Iced coffee sales remained steady. There was no weather that iced coffee didn’t improve.
After her shift, Ellory took a walk in the restored sunlight, her drink in hand. The soccer team had claimed Bancroft, which she knew only because Hudson Graves was among them. Ellory refused to do anything more physically strenuous than squeeze into a packed train car on the N during rush hour, so athletes were an alien breed to her. They ran the length of the field (why?) back and forth, again and again (why?), shouting insults and encouragement to one another:
“Pick up the pace, Mendoza!”
“Looking sharp, Novak!”
“Wilson, you’re falling behind!”
“Go! Go! Go! Go!”
No one jeered Hudson Graves, who was ahead of the pack of sweaty, grunting people by at least three yards. His long brown legs ate up the field with every stride, his moss-green jersey clinging to his muscled body. When she didn’t actually have to talk to him, Ellory could admit to herself that Hudson Graves had a certain allure. He was clearly in his element, and that confidence translated to his elegant gait and focused mien. If he was even panting, she couldn’t tell from here.
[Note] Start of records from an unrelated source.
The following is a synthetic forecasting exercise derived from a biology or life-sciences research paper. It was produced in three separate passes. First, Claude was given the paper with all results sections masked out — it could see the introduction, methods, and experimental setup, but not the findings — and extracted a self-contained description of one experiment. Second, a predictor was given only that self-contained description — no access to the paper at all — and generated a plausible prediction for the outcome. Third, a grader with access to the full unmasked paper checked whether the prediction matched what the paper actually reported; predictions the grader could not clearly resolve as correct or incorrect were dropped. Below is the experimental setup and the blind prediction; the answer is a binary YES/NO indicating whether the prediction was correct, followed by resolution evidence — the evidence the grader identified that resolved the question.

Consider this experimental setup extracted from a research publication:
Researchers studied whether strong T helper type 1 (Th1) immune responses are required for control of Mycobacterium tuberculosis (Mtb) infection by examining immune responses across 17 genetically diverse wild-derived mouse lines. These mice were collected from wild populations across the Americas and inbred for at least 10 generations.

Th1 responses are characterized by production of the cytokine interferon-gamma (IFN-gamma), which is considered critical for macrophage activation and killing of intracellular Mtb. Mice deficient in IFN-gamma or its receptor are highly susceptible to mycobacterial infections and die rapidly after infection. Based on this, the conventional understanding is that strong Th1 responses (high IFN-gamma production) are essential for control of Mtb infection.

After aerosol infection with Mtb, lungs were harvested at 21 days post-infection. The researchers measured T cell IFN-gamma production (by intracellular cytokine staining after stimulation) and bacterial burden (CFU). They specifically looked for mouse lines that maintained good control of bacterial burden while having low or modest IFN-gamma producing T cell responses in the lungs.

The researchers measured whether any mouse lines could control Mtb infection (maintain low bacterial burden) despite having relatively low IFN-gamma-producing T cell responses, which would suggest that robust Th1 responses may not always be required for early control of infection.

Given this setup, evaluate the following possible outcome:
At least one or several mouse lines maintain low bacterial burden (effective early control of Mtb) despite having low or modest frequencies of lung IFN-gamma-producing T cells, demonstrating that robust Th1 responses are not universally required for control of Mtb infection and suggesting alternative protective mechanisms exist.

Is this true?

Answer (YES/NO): YES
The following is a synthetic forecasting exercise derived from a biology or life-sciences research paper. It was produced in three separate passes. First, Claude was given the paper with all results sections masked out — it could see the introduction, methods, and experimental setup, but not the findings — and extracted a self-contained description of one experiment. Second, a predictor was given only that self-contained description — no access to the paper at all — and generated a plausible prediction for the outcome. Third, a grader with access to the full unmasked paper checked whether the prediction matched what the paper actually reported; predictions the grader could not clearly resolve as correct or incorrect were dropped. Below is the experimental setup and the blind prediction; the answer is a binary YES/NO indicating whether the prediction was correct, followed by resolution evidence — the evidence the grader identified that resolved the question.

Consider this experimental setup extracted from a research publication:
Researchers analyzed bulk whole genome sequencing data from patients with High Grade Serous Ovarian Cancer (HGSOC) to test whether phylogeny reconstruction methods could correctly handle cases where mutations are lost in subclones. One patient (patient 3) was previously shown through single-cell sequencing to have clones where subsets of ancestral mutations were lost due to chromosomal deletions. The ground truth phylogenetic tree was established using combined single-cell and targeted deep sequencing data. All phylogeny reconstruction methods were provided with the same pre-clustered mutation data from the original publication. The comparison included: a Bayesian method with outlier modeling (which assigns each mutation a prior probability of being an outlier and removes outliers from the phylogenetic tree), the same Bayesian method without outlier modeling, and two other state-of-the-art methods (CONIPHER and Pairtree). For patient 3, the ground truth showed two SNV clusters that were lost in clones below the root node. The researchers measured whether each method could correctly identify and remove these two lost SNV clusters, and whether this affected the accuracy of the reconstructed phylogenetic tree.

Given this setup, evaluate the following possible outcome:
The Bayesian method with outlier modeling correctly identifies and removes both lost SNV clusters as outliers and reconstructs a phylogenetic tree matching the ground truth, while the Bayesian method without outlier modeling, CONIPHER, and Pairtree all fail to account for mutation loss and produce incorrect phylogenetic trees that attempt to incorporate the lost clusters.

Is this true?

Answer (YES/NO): YES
She needed to keep walking before he saw her and mistook her interest for something else. But she was rooted to the spot.
Luckily, Ellory wasn’t the only one who couldn’t take her eyes off him. On the other side of the field was a small crowd, also wearing jerseys, staring at Hudson like he was a two-for-one sale. Ellory had heard that the football and basketball teams were forever trying to recruit him, but this was the first time she’d actually seen their starving gazes in person. Maybe they meant it to be flattering, but it was dehumanizing, these covetous sentries longing for what they had been told repeatedly they could not have.